My Lords, it is very hard to follow those three eminent contributions. The egregious nature of this clause and its subsections goes beyond parliamentary affrontery because they impinge on the devolved Administrations as well. Not content with abusing this Parliament, Clause 22(6) will abuse the other Parliaments in the UK as well by creating new powers for Ministers of the Crown over those of devolved authorities. As the delegated powers memorandum blithely puts it:
“Where a matter would normally fall within the legislative competence of the devolved administrations and the passage of devolved primary legislation would not be appropriate”,
as the Minister of the Crown would say, “or timely”, on a timetable that the Minister of the Crown would set,
“it may be appropriate to create a new devolved delegated power by exercise of this power.”
It is a Trojan horse for abusing not only Parliament but Parliaments.
I have not been a Member of your Lordships’ House for as long as the noble and learned Baroness but I have been here nine years and I was a member of a devolved authority. This is not how we should be making legislation at all. This is the clause about which Sir Robert Neill said at Committee stage in the Commons,
“this is Henry VIII, the six wives, Cardinal Wolsey and Thomas Cromwell all thrown in together”.—[Official Report, Commons, 13/7/22; col. 370.]
The serious issue is that I do not know what limits the Government expect there will be on these powers. Could there be new criminal penalties? If not, they should not be within this. How about new tax powers? If that is not the intent, it should not be made possible by this Bill. Could it affect any part of the withdrawal agreement on other rights and freedoms? If that is not the Government’s intent, they should say so, but there are no such restrictions.
This is a Trojan horse, and in looking at some of the clauses a side of me wonders whether I should oppose it. It is so broad that we could rejoin many of the EU institutions we have left—just from this wee clause in this wee Bill. That might suit our Benches, so perhaps we had better not complain too much. Through Clause 22(6) and other sweeping regulation-making powers, we could rejoin the customs union and many of the institutions. If that is not the Government’s intention, the Minister should say so at the Dispatch Box. If he does not, we could use it for that purpose.
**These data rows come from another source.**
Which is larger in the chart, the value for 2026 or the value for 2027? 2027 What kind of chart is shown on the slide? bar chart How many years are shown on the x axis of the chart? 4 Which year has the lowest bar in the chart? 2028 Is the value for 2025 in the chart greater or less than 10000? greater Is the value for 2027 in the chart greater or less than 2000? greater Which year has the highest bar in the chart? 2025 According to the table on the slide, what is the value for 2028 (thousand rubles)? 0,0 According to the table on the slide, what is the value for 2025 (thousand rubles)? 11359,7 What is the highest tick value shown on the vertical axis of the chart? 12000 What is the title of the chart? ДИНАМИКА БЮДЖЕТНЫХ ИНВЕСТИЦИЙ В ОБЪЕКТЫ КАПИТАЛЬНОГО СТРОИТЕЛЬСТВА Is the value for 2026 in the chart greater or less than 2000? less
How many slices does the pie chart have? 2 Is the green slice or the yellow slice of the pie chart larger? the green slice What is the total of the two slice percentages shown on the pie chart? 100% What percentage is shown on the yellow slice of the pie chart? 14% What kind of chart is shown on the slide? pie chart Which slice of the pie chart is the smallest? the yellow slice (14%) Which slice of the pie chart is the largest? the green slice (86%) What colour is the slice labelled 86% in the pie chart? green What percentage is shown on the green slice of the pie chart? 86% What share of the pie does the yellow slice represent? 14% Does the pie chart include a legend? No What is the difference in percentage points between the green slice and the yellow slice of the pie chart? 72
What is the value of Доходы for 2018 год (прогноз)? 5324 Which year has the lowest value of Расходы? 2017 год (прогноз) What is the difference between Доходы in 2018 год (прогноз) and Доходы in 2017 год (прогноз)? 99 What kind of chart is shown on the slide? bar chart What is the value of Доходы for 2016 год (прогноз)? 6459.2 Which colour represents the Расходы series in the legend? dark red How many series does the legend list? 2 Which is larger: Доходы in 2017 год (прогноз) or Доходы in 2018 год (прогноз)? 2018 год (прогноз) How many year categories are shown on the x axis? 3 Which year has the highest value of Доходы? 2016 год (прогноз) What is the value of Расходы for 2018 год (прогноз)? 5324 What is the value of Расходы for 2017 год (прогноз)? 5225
More seriously, and I will close on this, the noble Lord, Lord Kerr, has been consistent since the outset in using a phrase that has struck me: this is not what we do when it comes to international law. The noble and learned Lord, Lord Judge, hoped over the weekend that this was all a dream and that he would arrive here on Monday to find that, like Bobby Ewing in “Dallas”, these three days in Committee never really happened. I arrived back in the country this morning from speaking at a parliamentary gathering in Buenos Aires—a network of parliamentarians supporting the International Criminal Court—in the presence of the president of the ICC. I have to say to the Minister that there have been very few times that I have been embarrassed to say that I am a British parliamentarian, but the knowledge of parliamentarians from across the world about what we are doing with this legislation shocked me. They know what we are doing. There are international gatherings about how Parliaments can support the international rules-based system, the ICC and international standards in law. This is not what we do. But it is even worse than that because our Government tell other countries what they should not do, but we are doing it at home. This is an opportunity to stop it. I hope that, even at this stage, the Government will listen to the noble and learned Lord, Lord Judge, and just stop it.